How Does AI-Generated Content Perform in Search and Answer Engines?

Watch Video

Key Takeaways

  • Companies are publishing millions of AI-generated articles in an attempt to drive traffic from Google Search and answer engines such as ChatGPT. Many case studies claim that this is an effective strategy. In a separate study, we show that there are now more AI-generated articles being published on the web than human-written articles. 
  • In this study, we show that, despite the ubiquity of AI-generated content, it does not perform well in search and answer engines: 
    • 86% of articles ranking in Google Search are written by humans, and only 14% are generated using AI.  
    • 82% of articles cited by ChatGPT & Perplexity are written by humans, and only 18% are generated using AI.
    • When AI-generated articles do appear in Google Search, they tend to rank lower than human-written articles. 
  • We did not evaluate the effectiveness of AI-assisted content with heavy human editing, and we believe this may be an effective strategy.

Motivation 

Since ChatGPT launched in November 2022, many companies have published content generated by LLMs such as GPT-4, Claude, and Gemini to grow traffic from Google Search.  The goal is to rank for popular searches with high-quality content at a minimal cost, rather than spending hundreds of dollars on human writing.  Numerous articles and case studies have been published claiming that this is an effective strategy. 

Traffic from answer engines like ChatGPT to websites has increased significantly since January 2025. Therefore, companies are now also exploring the use of AI-generated content to increase traffic from answer engines.

AI-generated content is becoming ubiquitous. In a separate study, we found that the number of AI-generated articles published online in November 2024 exceeded the number of human-written articles. 

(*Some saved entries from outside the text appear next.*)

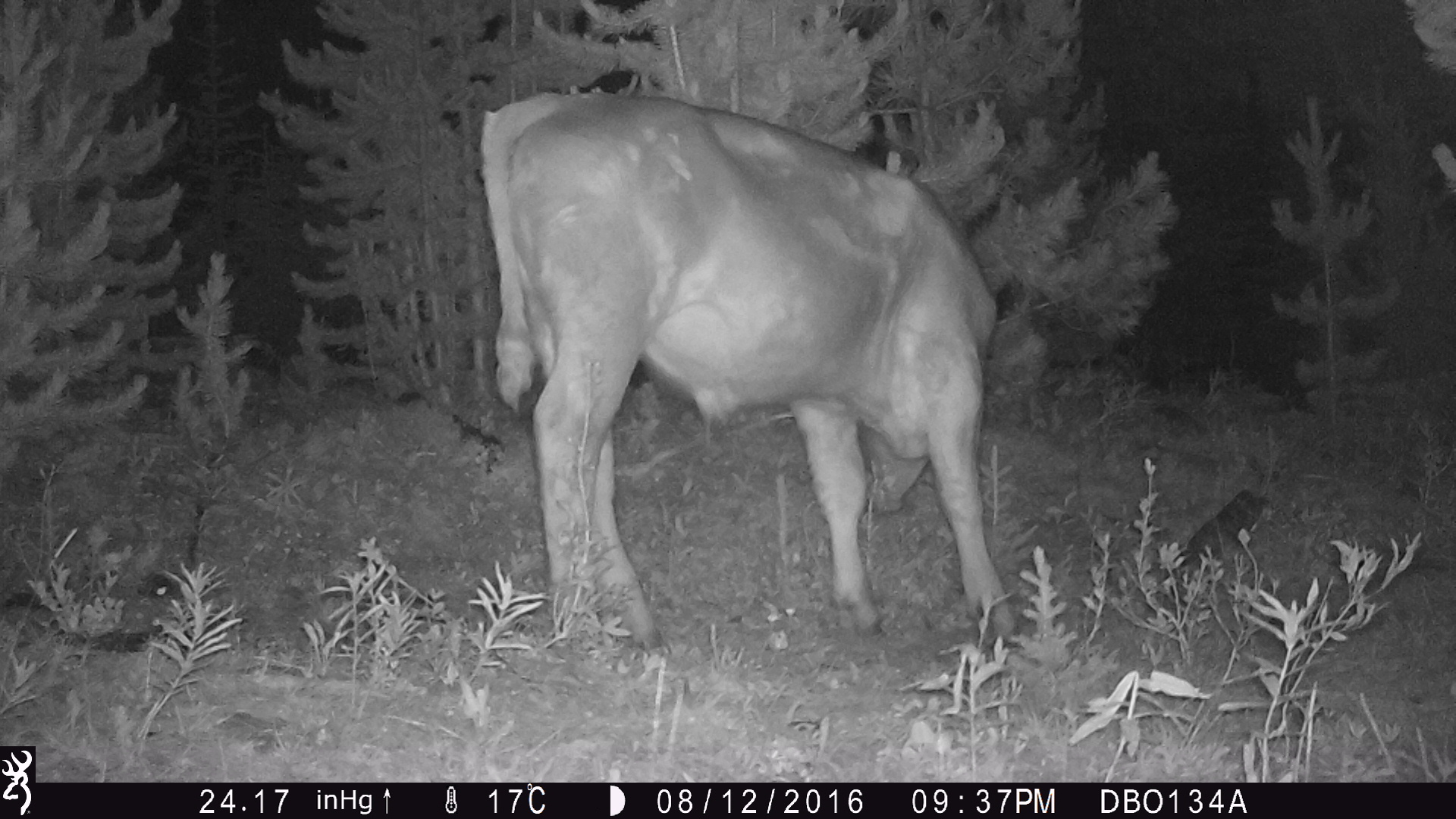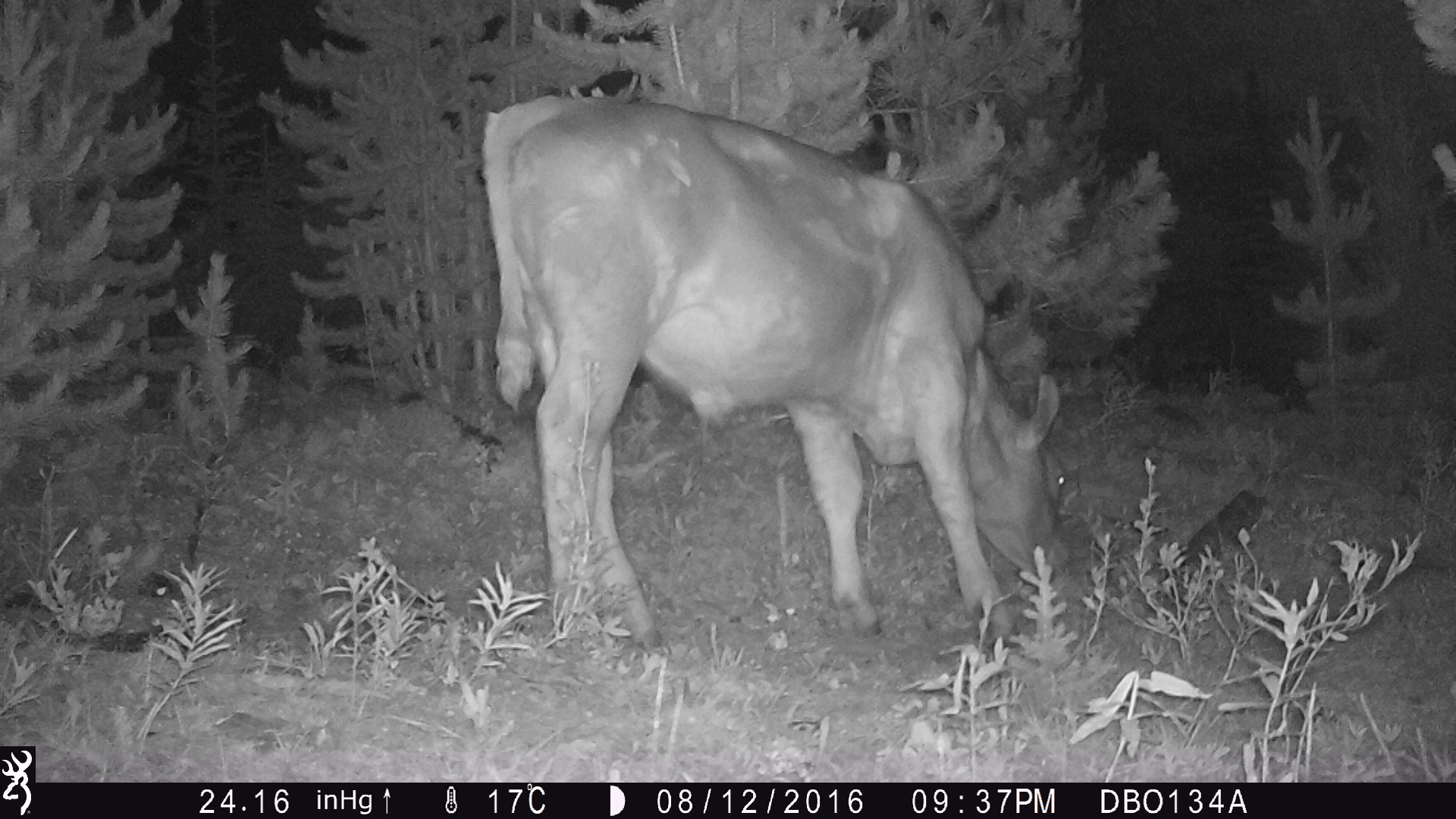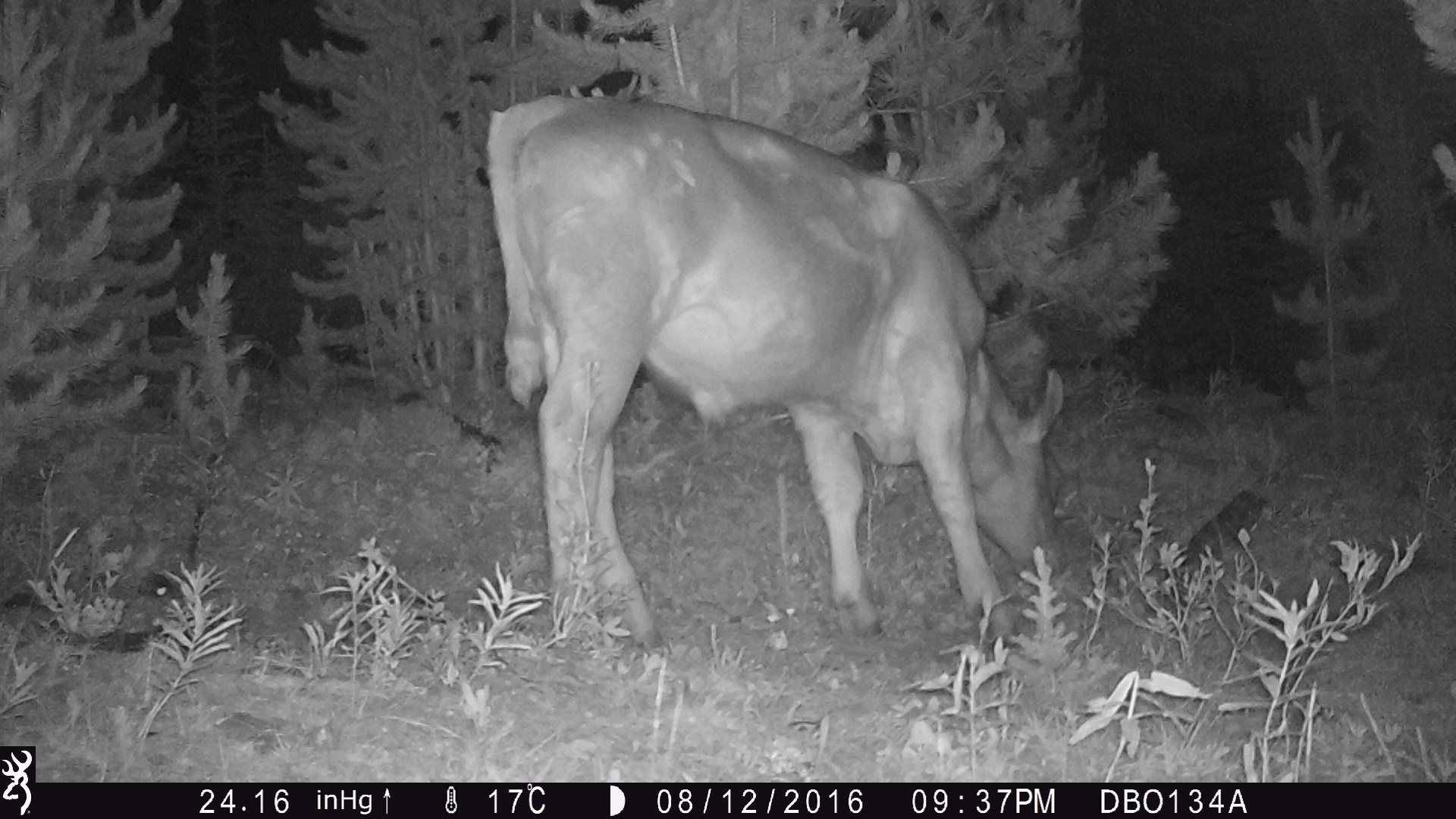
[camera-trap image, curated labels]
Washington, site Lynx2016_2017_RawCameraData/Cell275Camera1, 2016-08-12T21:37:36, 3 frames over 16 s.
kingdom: Animalia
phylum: Chordata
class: Mammalia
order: Artiodactyla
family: Bovidae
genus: Bos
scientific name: Bos taurus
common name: domestic cattle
Domestic cattle (Bos taurus). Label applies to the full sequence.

There is reason to believe AI-generated content could be effective. The quality of AI-generated content is rapidly improving, and in many cases, it is as good as, or even better than, content written by humans (MIT study). It is often hard for humans to distinguish whether content is AI-generated or human-written (Originality AI Post).

However, in May 2024, we conducted a rigorous analysis that contradicts the prevailing narrative that AI-generated content is an effective strategy for growing traffic from Google Search. We found that only 12% of articles in Google Search were generated by AI, and that human-written articles tended to outrank AI-generated articles. 

In this study, we reevaluate the effectiveness of AI-generated articles in search and answer engines. Has the proportion of AI-generated articles in Google Search changed? How often do ChatGPT and Perplexity cite AI-generated content?

Results

Prevalence Of AI-Generated Articles

We find that although there are now more AI-generated articles than human-written articles being published on the web (study), the vast majority of articles in Google Search, ChatGPT, and Perplexity are written by humans, not generated by AI.  

Google Search: 86% of articles are written by humans, and only 14% are generated with AI.

In the pie chart below, we classify the articles into four distinct buckets. We provide the details in the Methodology section. (14% is the sum of the “AI-generated: high confidence” and “AI-generated: moderate confidence” buckets.)

ChatGPT: 82% of cited articles are written by humans, and only 18% of cited articles are generated using AI (using ChatGPT with web search).

Perplexity: 82% of cited articles are written by humans, and only 18% are generated using AI.

AI-generated Articles in Google Search: 2025 vs. 2024

In our 2024 study, we found that 12% of articles in Google Search were AI-generated, compared to 14% in 2025. These percentages are not directly comparable because they are computed using different AI detectors (Surfer rather than Originality.ai). However, we hypothesize that this is not a meaningful difference, as we found that the proportion of AI-generated articles plateaued in May 2024 (study). 

Ranking of AI-generated Articles in Google Search

What happens when AI-generated articles do appear in Google Search? How well do they rank relative to human-written articles? 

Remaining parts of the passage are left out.